Tay Moss
Articles de blog de Tay Moss
Not a Class, but a Conversation: The Power of Networks on CHURCHx
When most people think of online education, they picture either a webinar or structured courses; a Zoom session to attend, a presentation, some breakout groups, start and end dates, maybe a quiz or two. Or perhaps they think of an interactive video they watch and click through.
Fun story: as a teenager, I worked at McDonald’s, and as part of my training for that job I had to do an “Asynchronous Learning Exercise.” My manager took me to the break room, gave me a kiddie-cup of soda, put a VHS tape into a VCR (remember those?), and asked me to watch a video while he had smoke next to the trash compactor out back.
The video was about 30 minutes long. It explained, in excruciating and self-justifying detail, that the purpose of this video was to resolve the number one complaint of McDonald’s customers: “The fries aren’t salty enough.” Therefore, McDonald’s Corporate had commissioned a study and invented a new “salt-dispersion device” (a fancy saltshaker), which, of course, required a training video. The whole thing boiled down to the “Triple Arching Method ™” in which you shake the saltshaker—the “salt-dispersion device”—three times over each basket of fries you dump into the cooling table.
This early exercise in learning with video did not, to my young self, seem particularly efficient. I now see that it was an example of what we might call a “content-first” approach, in which all the work has gone towards pushing the content into the brains of the learners without regard for what they already know, how they might best learn, or what change was actually important beyond simply recalling the specific content required.

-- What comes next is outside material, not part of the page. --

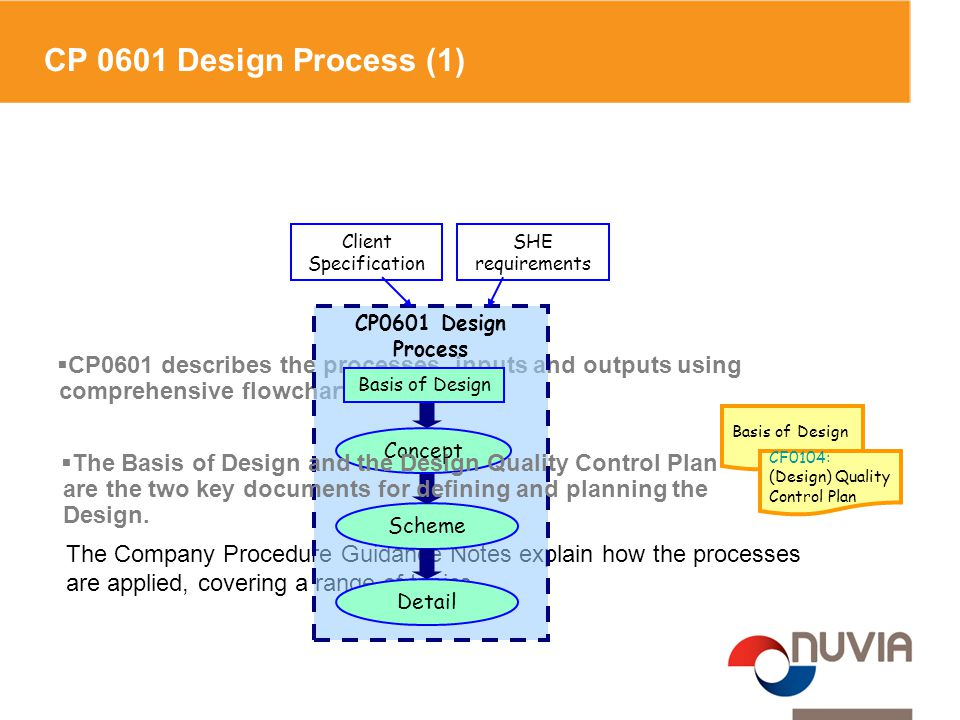 CP 0601 Design Process (1) Basis of Design CF0104: (Design) Quality Control Plan  CP0601 describes the processes, inputs and outputs using comprehensive flowcharts.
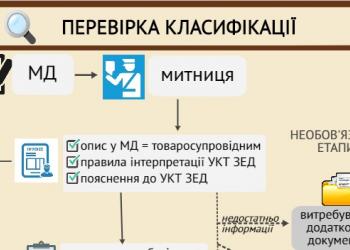 Контроль класифікації товару за УКТ ЗЕД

In truth, the outcome, “employee will know the ‘Triple Arching Method ™” is not a very good one, from a learning design point of view. Much better would be, “employee will value salting the French fries in order to achieve maximum customer satisfaction.” Such a value is not derived from watching slow-motion, grainy (this was the 90’s) video of a hand repeating the same gesture over and over. Perhaps, instead of taking a smoke break, my manager should have simply served me two sets of fries—salted and unsalted—and let me learn with my mouth instead of my ears.

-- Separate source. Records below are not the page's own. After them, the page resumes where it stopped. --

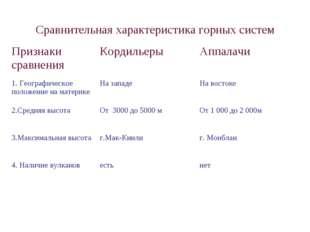 Сравнительная характеристика горных систем Признаки сравненияКордильерыАппа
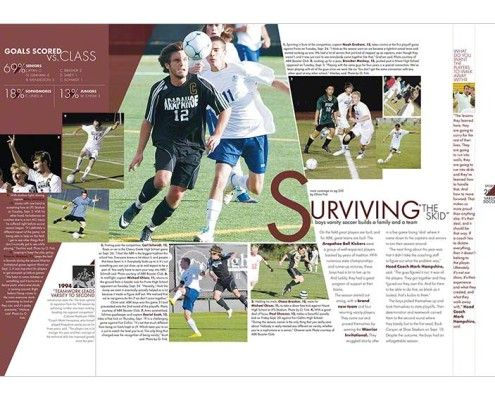 High School Sports 2014 Yearbook Discoveries Yearbook Sports Spreads Yearbook Pages Yearbook Design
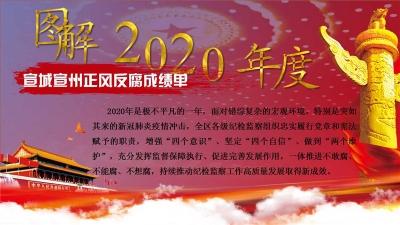 """宣城宣州:图解2020年度正风反腐""""成绩单"""""""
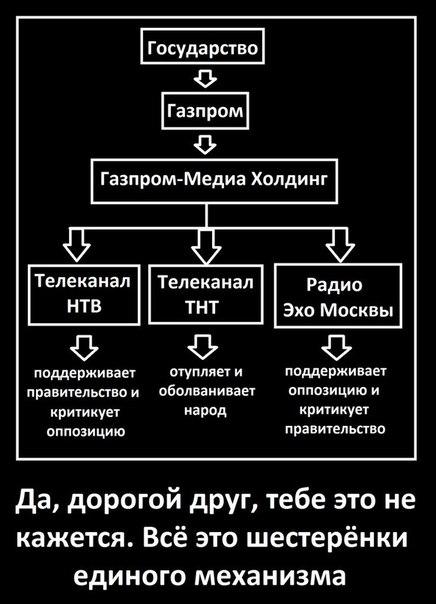 Газпром - медиа.jpg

I tell this story to demonstrate how good learning design requires us to think about the learner’s circumstance and experience of instruction, not the facts we want them to absorb and repeat.
A good example of that on CHURCH is the innovation of creating learning “Networks.”

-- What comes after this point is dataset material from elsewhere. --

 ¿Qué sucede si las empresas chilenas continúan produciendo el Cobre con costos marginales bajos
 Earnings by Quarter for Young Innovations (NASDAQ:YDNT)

Take the Church Treasurer’s Webinar Series, for example. Or the Trauma-Informed Pastoral Support Network. Or our new favourite, the Prophets, Priests, and Prompt Engineers. These aren’t “courses” in the traditional sense. There’s no final exam, no pre-set lesson plan. Instead, they’re gatherings—communities of learners and leaders coming together around a shared concern or curiosity.
And what makes them work isn’t content—it’s connection.
The Freedom to Follow Your Questions
Traditional learning often starts with content first: here’s the material, now sit down and absorb it. There’s a place for that, of course. But when the topic is complex, evolving, or deeply personal—like trauma-informed care or artificial intelligence in ministry—that approach can quickly feel too rigid.
Networks flip that model on its head. Instead of content first, we start with community. We say: “Let’s gather the people who care about this. Let’s give them tools to organize, space to meet, and a platform to archive their learnings.”
Then we let the learning unfold.
As I’ve said before, our primary model of learning on CHURCHx is Social Constructivism—the insight that learning is an inherently social activity. And one implication of this paradigm is that healthy learning communities will produce new knowledge as an artifact of their work. One of the things I’m spending a lot of time thinking about is how to take that emergent knowledge and spread it beyond its parent network. I could say a lot more about my ideas of how this can be done—but for now, just suffice it to say that knowledge is a very powerful thing, and that it wants to be free.
A Platform for Ongoing Discovery
The Networks on CHURCHx use our platform to share resources, organize Zoom calls, post recordings, and capture the wisdom that emerges from their conversations. But there’s no set path. No “you must do this before you do that.” It’s more like a library crossed with a support group—open-ended, participatory, and adaptive.
And that’s the key: adaptability. The world is changing fast. Church finances, pastoral care, artificial intelligence—these are all moving targets. Networks give us the freedom to learn as we go, adjusting to new information, new needs, and new people who join along the way.
Not Just Learning—Belonging
In many ways, the deepest value of Networks isn’t what you learn, but who you learn with. When you show up month after month to talk about real issues with people who share your questions, something powerful happens. Trust builds. Ideas flow. Ministry gets a little less lonely.
So, if you’re tired of trying to figure it all out on your own—or if you’re just curious about something new—come check out the Networks on CHURCHx. Whether you’re a numbers person, a pastor dealing with hard realities, or a church leader wondering what AI means for the Body of Christ, there’s a place for you here.
Not a class. A conversation. And maybe even a community.